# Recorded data
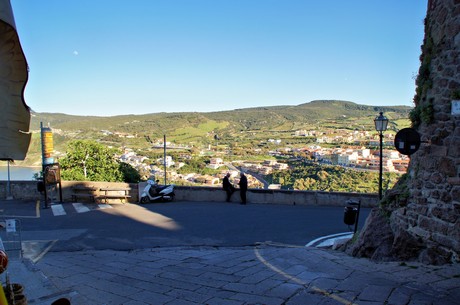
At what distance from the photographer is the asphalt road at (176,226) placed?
356 inches

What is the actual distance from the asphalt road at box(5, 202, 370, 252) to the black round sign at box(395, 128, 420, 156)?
3646 mm

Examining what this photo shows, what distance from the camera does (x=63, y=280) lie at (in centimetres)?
539

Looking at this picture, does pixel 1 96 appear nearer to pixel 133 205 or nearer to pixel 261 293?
pixel 261 293

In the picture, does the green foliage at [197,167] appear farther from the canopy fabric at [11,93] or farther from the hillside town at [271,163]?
the canopy fabric at [11,93]

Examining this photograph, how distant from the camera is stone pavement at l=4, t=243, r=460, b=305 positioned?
423 cm

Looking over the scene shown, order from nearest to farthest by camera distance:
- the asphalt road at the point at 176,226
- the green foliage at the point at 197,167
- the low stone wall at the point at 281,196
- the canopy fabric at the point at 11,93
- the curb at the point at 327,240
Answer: the canopy fabric at the point at 11,93 < the curb at the point at 327,240 < the asphalt road at the point at 176,226 < the low stone wall at the point at 281,196 < the green foliage at the point at 197,167

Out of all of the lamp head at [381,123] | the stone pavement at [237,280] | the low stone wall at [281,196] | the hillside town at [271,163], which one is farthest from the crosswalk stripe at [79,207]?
the lamp head at [381,123]

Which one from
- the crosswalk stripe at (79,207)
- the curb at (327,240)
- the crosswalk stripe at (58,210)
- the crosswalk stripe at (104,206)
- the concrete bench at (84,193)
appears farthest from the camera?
the concrete bench at (84,193)

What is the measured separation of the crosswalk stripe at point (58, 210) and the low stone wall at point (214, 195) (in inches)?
59.1

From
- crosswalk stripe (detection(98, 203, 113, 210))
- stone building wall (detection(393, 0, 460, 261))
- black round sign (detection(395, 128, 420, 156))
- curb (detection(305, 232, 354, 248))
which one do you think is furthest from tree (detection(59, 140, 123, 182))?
stone building wall (detection(393, 0, 460, 261))

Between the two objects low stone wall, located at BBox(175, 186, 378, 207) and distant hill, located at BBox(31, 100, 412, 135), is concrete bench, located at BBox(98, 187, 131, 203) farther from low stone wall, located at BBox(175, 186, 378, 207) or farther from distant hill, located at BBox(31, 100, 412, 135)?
distant hill, located at BBox(31, 100, 412, 135)

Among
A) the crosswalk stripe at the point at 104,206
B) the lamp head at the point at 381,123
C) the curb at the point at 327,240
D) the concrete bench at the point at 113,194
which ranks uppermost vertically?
the lamp head at the point at 381,123

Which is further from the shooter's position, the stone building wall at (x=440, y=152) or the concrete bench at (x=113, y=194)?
the concrete bench at (x=113, y=194)

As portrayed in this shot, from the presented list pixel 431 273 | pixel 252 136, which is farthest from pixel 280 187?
pixel 252 136
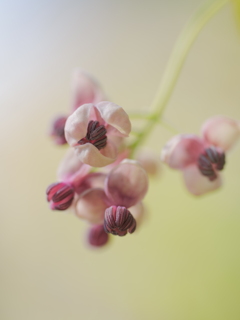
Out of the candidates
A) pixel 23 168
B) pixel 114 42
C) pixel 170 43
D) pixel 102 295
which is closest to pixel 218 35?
pixel 170 43

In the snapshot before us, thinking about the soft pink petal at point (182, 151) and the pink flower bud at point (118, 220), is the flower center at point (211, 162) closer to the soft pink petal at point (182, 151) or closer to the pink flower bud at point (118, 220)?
the soft pink petal at point (182, 151)

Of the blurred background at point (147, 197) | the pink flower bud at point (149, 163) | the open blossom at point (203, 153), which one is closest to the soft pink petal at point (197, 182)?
the open blossom at point (203, 153)

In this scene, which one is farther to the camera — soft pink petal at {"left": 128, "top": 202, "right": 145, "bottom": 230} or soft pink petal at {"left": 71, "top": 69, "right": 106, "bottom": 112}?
soft pink petal at {"left": 71, "top": 69, "right": 106, "bottom": 112}

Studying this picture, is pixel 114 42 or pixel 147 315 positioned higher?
pixel 114 42

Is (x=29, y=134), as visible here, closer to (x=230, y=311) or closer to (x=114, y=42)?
(x=114, y=42)

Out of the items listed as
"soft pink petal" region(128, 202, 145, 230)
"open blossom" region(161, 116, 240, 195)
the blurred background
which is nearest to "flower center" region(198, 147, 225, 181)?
"open blossom" region(161, 116, 240, 195)

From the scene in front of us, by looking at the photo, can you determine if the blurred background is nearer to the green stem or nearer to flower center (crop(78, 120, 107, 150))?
the green stem
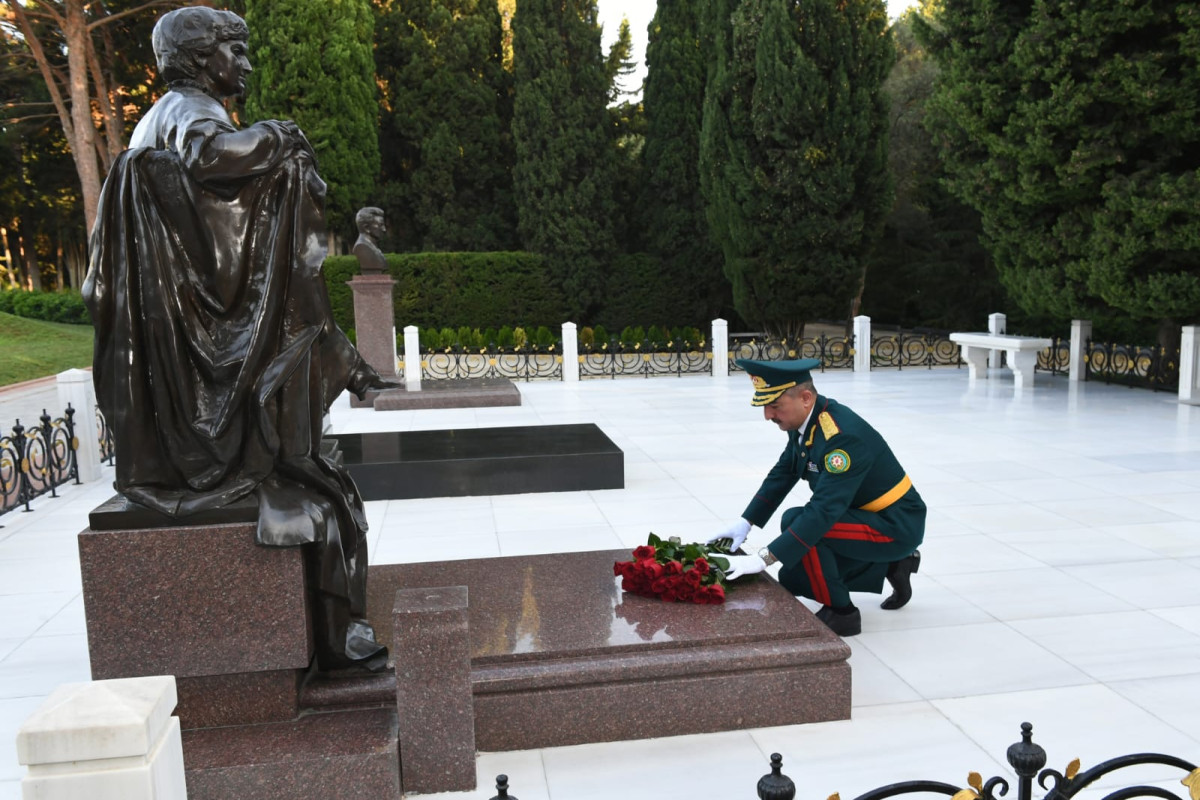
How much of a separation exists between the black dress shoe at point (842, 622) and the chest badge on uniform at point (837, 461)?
2.81 ft

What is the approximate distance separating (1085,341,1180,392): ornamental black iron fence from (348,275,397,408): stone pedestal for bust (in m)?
11.4

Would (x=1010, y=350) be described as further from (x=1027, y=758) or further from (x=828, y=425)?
(x=1027, y=758)

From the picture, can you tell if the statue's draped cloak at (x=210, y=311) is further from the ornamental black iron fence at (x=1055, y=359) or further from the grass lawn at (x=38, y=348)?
the grass lawn at (x=38, y=348)

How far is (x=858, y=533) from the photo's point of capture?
4.98 meters

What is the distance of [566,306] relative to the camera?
25359 millimetres

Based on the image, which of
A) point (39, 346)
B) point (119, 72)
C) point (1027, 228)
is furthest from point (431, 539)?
point (119, 72)

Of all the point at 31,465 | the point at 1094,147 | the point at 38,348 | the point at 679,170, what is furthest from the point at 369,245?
the point at 38,348

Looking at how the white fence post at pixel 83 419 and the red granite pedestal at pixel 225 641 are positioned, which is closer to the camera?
the red granite pedestal at pixel 225 641

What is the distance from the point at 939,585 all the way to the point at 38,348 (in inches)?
987

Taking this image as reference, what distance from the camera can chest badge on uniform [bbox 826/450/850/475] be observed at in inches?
186

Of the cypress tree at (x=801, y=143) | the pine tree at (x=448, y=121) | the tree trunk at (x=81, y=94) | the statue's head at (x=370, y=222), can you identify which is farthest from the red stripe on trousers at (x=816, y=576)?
the tree trunk at (x=81, y=94)

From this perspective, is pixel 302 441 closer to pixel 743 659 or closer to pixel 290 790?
pixel 290 790

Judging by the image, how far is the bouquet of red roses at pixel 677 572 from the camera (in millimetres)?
4660

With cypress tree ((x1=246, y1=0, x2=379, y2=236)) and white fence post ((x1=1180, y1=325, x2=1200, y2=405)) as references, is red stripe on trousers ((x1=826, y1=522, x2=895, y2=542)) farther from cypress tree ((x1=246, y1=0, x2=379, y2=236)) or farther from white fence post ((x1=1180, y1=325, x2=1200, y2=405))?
cypress tree ((x1=246, y1=0, x2=379, y2=236))
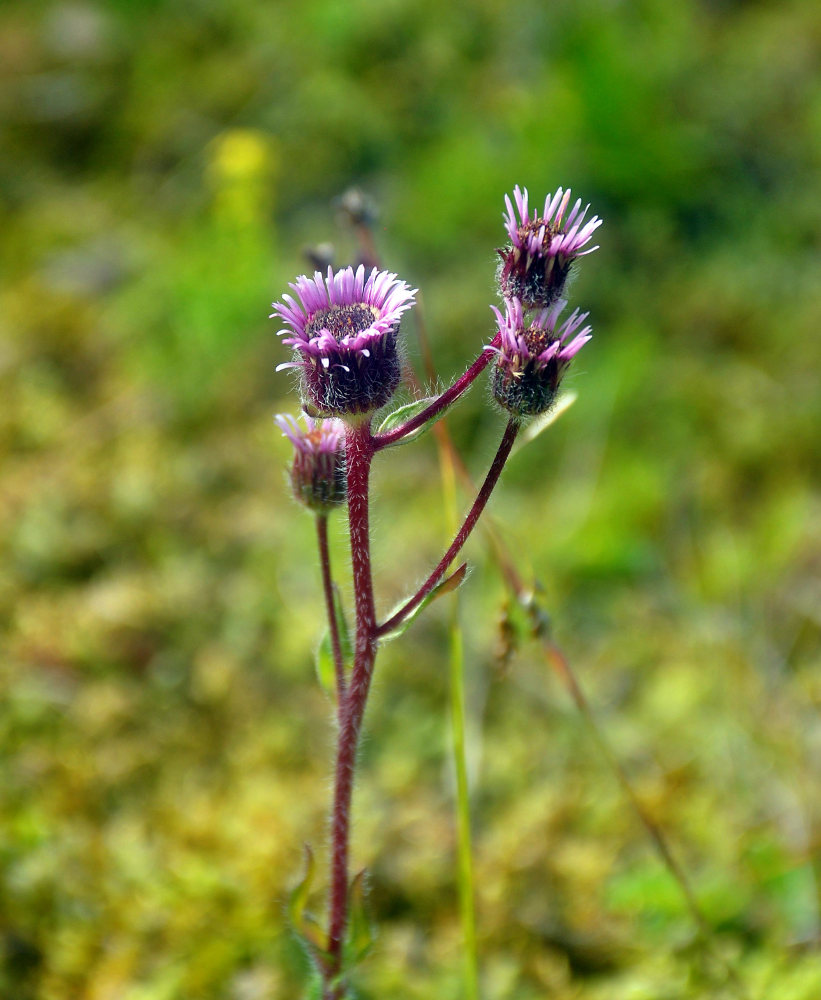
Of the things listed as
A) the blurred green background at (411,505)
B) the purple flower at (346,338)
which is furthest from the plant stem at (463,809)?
the purple flower at (346,338)

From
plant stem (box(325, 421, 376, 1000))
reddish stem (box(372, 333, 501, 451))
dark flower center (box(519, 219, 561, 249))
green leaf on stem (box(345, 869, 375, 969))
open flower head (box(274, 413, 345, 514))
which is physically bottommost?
green leaf on stem (box(345, 869, 375, 969))

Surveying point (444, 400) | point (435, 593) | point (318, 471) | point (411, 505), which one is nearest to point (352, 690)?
point (435, 593)

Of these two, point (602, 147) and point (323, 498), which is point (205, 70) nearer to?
point (602, 147)

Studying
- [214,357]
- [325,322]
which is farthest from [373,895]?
[214,357]

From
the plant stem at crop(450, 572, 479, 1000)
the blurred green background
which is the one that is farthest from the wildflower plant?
the blurred green background

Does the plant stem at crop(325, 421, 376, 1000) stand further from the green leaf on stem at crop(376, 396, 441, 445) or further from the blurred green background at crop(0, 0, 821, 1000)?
the blurred green background at crop(0, 0, 821, 1000)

# AIM OF THE TASK
Write out, word for word, every line from the one containing "Surveying point (444, 400)" through the last line of the records above.

# OUTPUT
Surveying point (444, 400) | point (435, 593) | point (318, 471) | point (411, 505), which one is nearest to point (352, 690)?
point (435, 593)

Of these two, point (602, 147) and point (323, 498), which is point (205, 70) nearer to?
point (602, 147)

Studying
- [214,357]
- [325,322]
which is farthest from [373,895]?
[214,357]

From
the plant stem at crop(450, 572, 479, 1000)
the blurred green background
which is the one that is farthest from the wildflower plant?
the blurred green background

Does the plant stem at crop(325, 421, 376, 1000) stand further from the green leaf on stem at crop(376, 396, 441, 445) or further from the blurred green background at crop(0, 0, 821, 1000)?
the blurred green background at crop(0, 0, 821, 1000)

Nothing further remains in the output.